- **WHAT TO WORK ON**
A) According to the film descriptions, for how long did Orion Pictures shelve the first film?
B) Rewrite the film descriptions starting with "In this late" and going on through "first film role.", replacing "controversial" with "contentious".
C) Extend the film descriptions from where they stop.

- **EXCERPT**

....

In this late 70s masterpiece of teen angst, out-of-touch parents set off a chain of events that inspire their children to commit an astonishing act of rebellion. Kaplan’s realist drama was so controversial that distributor Orion Pictures shelved the film for two years. For our guest presenter Amos Mac, publisher of the groundbreaking trans zine Original Plumbing, the film is a bittersweet reminder of “the cruel joke of my adolescence.” You won’t want to miss this provocative cult classic featuring a 15-year-old, midriff-baring wearing Matt Dillon in his first film role.
This queer cinema landmark about a young British Pakistani who opens up a laundromat with his white punk lover (a very young Daniel Day-Lewis) was a late 80s inspiration for an entire generation. For acclaimed visual artist Chitra Ganesh, “the film’s greatness comes from not only being one of the first films to represent queerness in South Asian subjects,” but also as story of queer desire “animated by dynamics of immigration, class, colonialism, and the dubious promise of urban subcultures that were liberatory and racist in equal measure.” A film that will remind you what queer cinema has been and what it could be again!

....

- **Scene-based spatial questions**
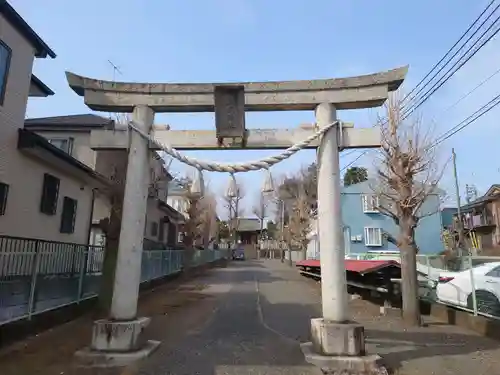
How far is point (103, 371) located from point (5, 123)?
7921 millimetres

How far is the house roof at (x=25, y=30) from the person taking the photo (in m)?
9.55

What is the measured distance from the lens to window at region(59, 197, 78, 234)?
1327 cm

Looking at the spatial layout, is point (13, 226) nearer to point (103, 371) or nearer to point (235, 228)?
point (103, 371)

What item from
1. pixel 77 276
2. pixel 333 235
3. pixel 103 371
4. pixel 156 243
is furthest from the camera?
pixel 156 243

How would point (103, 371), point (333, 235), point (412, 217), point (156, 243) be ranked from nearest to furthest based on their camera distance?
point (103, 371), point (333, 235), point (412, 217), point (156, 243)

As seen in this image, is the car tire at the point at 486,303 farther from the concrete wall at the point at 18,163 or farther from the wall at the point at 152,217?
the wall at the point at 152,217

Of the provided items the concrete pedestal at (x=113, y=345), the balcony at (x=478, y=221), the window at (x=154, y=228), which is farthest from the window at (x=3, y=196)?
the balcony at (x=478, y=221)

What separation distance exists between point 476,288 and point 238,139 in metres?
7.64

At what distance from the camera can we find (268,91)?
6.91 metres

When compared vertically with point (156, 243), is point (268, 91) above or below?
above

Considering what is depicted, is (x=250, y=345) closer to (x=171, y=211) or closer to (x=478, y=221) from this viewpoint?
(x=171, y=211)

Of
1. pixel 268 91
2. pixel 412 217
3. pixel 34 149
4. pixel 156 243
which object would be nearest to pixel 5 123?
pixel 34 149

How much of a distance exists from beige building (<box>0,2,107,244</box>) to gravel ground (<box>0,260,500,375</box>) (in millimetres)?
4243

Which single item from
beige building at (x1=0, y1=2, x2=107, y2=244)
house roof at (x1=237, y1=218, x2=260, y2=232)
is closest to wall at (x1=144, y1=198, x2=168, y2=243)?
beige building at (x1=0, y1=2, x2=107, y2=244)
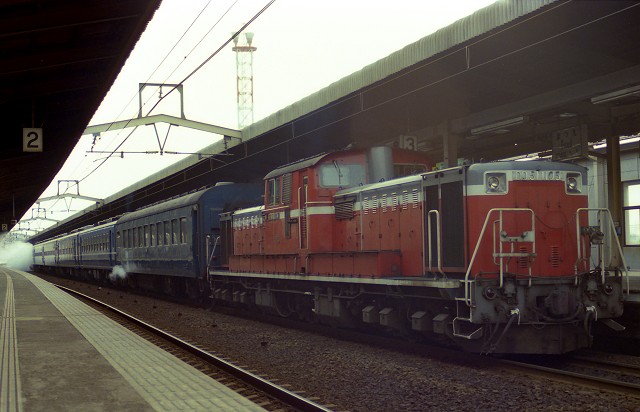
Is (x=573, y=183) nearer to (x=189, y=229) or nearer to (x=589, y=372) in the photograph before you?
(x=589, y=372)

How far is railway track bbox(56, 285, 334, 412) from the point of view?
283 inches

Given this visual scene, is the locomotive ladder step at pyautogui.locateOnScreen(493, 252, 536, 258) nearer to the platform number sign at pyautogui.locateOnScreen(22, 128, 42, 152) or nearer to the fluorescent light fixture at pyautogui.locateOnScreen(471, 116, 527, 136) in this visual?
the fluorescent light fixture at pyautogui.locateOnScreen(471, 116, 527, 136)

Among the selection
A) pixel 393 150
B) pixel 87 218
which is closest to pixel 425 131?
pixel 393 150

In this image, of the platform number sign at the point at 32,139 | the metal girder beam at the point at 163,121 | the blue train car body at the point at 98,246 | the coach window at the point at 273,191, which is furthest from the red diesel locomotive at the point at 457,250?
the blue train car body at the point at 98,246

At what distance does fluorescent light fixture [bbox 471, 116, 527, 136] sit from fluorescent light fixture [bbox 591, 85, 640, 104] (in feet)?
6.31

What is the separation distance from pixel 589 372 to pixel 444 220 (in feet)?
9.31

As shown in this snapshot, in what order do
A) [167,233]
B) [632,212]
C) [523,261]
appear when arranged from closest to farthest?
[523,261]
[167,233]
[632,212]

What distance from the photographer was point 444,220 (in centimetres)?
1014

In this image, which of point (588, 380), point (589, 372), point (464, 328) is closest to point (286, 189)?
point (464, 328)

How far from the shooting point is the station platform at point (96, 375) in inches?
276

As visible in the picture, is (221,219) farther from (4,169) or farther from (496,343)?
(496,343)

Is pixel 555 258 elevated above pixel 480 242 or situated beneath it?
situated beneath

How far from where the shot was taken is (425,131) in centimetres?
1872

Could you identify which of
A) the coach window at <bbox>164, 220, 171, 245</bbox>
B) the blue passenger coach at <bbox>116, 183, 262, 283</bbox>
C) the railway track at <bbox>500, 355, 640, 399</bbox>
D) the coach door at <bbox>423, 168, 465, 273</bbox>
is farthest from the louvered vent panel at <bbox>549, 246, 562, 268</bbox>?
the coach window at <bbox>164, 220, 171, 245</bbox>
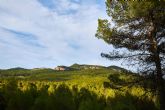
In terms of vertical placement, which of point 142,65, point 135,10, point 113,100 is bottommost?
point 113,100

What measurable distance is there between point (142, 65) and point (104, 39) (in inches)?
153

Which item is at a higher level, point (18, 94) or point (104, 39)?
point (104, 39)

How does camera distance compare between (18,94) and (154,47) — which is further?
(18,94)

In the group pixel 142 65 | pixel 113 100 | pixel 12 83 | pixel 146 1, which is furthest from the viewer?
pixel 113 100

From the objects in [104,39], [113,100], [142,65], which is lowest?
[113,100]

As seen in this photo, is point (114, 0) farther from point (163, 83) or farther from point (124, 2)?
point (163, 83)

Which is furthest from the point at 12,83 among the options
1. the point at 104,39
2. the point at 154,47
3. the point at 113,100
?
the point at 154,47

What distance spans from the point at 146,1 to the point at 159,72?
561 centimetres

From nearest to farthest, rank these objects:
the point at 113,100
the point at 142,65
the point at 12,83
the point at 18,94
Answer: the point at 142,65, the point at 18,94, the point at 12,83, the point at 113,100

....

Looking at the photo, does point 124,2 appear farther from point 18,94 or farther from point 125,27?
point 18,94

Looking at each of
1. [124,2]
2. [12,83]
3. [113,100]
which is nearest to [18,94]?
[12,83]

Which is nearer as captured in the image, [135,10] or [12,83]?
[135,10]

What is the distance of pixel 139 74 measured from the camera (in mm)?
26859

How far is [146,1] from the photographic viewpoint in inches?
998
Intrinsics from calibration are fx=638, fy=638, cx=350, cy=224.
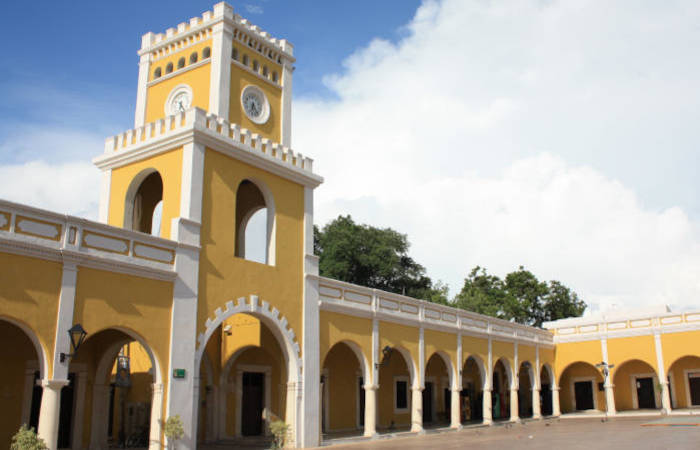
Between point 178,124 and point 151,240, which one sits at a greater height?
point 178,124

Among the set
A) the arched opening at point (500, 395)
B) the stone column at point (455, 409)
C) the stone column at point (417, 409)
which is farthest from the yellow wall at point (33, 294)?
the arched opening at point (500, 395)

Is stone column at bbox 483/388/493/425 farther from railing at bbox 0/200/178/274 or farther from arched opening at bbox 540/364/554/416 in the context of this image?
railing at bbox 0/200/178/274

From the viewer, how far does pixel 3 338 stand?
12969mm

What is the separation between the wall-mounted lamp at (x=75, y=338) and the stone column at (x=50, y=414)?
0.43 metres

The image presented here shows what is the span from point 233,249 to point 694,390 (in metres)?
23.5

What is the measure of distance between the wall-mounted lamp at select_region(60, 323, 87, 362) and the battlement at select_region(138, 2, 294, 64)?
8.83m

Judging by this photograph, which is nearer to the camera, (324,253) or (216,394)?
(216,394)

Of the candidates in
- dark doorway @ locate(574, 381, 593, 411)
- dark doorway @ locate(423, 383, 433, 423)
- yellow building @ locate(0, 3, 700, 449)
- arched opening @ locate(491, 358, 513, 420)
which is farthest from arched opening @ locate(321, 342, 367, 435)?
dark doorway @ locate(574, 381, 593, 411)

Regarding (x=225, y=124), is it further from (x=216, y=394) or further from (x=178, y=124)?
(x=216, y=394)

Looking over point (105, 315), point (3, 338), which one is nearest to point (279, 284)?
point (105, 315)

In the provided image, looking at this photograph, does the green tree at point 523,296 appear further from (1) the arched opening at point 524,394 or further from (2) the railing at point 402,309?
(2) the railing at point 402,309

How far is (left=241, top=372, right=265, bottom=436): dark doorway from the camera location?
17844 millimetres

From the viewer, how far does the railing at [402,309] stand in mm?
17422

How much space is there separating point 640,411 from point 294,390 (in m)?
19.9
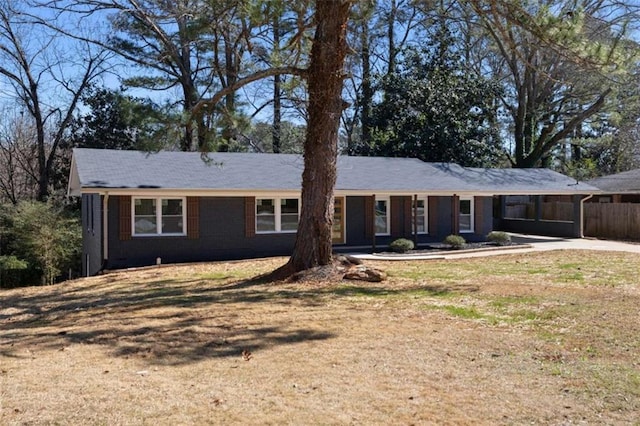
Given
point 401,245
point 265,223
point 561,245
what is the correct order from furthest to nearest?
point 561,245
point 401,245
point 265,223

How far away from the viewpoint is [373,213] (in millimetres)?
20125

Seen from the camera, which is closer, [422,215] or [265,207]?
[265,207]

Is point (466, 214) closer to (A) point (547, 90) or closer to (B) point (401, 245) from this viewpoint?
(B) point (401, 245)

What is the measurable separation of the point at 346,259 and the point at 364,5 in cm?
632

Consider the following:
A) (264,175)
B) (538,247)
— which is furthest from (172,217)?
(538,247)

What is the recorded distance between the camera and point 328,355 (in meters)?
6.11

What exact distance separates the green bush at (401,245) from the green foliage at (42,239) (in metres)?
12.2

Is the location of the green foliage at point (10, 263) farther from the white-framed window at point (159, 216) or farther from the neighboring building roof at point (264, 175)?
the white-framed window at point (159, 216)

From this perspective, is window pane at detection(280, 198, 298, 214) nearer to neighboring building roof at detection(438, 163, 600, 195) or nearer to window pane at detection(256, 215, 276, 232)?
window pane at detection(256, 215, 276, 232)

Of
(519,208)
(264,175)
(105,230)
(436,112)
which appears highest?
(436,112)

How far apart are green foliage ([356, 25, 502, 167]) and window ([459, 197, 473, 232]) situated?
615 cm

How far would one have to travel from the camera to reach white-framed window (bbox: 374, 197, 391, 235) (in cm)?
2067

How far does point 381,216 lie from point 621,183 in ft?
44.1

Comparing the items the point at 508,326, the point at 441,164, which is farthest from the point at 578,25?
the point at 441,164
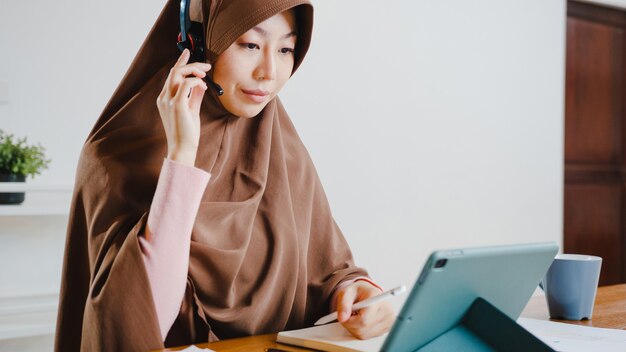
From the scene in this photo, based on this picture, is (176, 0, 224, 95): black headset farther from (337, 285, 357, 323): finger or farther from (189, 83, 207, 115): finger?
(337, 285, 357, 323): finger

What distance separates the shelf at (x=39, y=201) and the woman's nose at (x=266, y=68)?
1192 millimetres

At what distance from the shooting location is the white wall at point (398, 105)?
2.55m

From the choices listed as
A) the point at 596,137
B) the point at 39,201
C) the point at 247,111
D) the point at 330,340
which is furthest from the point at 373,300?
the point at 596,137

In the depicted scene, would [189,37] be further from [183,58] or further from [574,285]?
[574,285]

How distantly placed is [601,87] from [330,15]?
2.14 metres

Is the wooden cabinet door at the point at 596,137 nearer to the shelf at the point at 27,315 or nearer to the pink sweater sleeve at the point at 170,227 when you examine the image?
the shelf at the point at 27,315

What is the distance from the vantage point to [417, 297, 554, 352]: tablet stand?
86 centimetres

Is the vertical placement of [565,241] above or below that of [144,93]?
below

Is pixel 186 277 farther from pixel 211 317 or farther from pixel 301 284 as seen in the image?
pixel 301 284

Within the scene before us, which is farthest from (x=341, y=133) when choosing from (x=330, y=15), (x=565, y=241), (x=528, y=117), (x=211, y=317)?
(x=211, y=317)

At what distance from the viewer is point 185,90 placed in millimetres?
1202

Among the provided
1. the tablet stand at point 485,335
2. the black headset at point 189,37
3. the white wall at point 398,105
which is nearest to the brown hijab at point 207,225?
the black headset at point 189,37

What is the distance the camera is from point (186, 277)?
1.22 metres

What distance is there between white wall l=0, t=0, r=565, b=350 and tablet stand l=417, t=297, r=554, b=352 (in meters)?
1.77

....

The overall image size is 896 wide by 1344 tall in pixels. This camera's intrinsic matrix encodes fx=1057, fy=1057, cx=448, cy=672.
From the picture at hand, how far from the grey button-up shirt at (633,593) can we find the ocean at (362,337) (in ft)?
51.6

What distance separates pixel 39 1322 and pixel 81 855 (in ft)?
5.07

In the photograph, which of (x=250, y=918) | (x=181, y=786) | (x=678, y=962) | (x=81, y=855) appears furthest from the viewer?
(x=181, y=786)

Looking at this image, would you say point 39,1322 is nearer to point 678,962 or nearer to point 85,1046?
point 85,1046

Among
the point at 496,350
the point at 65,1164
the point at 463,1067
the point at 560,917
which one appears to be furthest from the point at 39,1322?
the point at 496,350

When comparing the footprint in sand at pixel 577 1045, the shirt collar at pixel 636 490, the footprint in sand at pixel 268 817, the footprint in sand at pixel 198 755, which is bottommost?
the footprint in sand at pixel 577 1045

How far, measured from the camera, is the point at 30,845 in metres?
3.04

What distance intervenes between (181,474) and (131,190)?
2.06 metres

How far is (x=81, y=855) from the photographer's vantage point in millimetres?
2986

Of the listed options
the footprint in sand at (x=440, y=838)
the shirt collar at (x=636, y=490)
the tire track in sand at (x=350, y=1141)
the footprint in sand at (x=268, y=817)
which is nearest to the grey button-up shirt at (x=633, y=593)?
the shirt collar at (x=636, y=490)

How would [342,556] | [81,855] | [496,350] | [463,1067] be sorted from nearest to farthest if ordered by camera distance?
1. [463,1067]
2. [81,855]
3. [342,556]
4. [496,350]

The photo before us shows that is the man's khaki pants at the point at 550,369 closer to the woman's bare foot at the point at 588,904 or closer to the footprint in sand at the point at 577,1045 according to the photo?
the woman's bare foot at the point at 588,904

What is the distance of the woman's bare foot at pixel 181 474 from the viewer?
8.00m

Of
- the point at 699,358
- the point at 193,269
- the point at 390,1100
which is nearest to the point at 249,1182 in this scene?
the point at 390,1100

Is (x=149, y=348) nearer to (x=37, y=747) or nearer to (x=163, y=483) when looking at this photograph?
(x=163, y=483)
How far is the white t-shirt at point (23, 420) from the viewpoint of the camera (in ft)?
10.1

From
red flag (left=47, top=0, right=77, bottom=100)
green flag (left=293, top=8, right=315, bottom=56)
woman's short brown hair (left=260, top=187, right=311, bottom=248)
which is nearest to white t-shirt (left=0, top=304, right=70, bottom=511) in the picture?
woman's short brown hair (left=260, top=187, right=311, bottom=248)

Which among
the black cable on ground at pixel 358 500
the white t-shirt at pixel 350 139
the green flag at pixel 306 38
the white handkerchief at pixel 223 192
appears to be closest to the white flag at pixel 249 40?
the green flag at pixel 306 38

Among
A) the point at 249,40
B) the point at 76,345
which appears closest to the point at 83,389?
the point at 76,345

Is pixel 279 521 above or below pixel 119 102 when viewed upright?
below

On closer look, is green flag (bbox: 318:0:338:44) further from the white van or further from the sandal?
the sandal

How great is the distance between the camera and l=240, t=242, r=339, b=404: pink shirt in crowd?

....

- **TASK ANSWERS**
A) Two years.

B)
In this late 70s masterpiece of teen angst, out-of-touch parents set off a chain of events that inspire their children to commit an astonishing act of rebellion. Kaplan’s realist drama was so contentious that distributor Orion Pictures shelved the film for two years. For our guest presenter Amos Mac, publisher of the groundbreaking trans zine Original Plumbing, the film is a bittersweet reminder of “the cruel joke of my adolescence.” You won’t want to miss this provocative cult classic featuring a 15-year-old, midriff-baring wearing Matt Dillon in his first film role.

C)
What could be queerer than the unlikely love story of Ruth Gordon and Bud Cort? Not much, and we couldn’t be more excited to have director Sebastian Silva, of this summer’s wonderful, hilarious CRYSTAL FAIRY (2013), present this Hal Ashby classic. You probably know this, but here it goes: 20-year-old Harold (Cort, who lived on-and-off with Groucho Marx for seven years) is a suicidal wealthy heir who meets the 79-year-old, eccentric Ruth (Gordon), who teaches him the value of banjo playing, and “making the most of his time on earth.” Filled with the most uplifting, inspiring gallows-humor you’ve ever seen, don’t miss HAROLD AND MAUDE – and feel free to sing along to Cat Stevens’ “If You Want to Sing Out, Sing Out.“
Performance takes viewers on a hallucinogenic trip through the underbelly of 1960s bohemia as seen through the eyes of a sadistic gangster on the lam (an ultra-glam James Fox). Filmmaker and activist Gregg Bordowitz first saw the film in 1987 during the height of the AIDS crisis. "It appealed to my queer sensibilities with its bisexuality, gender confusion, and passion, and taught me that 'performance' is a matter of self-constructed persona embracing both the good and evil in the psyche.” Performance endures as a bold testament to a time of seismic change, and reminds us that the concept of self is always open to interpretation.
Abel Ferrara’s morbidly funny masterpiece of feminist rage -- and the most heart-warming of all rape revenge films -- Ms. 45 stars the bewitching Zoe Lund as a mute seamstress, who, after being assaulted twice in one day, starts to kill men with her .45 caliber pistol. Performance artist Viva Ruiz has long been taken with this gritty urban fairy tale: “As a native New Yorker, I swoon over the images of NYC at its 1981 most romantically trashy, authentic and unsterilized = R E A L.” Real indeed, and not to be missed on the big screen.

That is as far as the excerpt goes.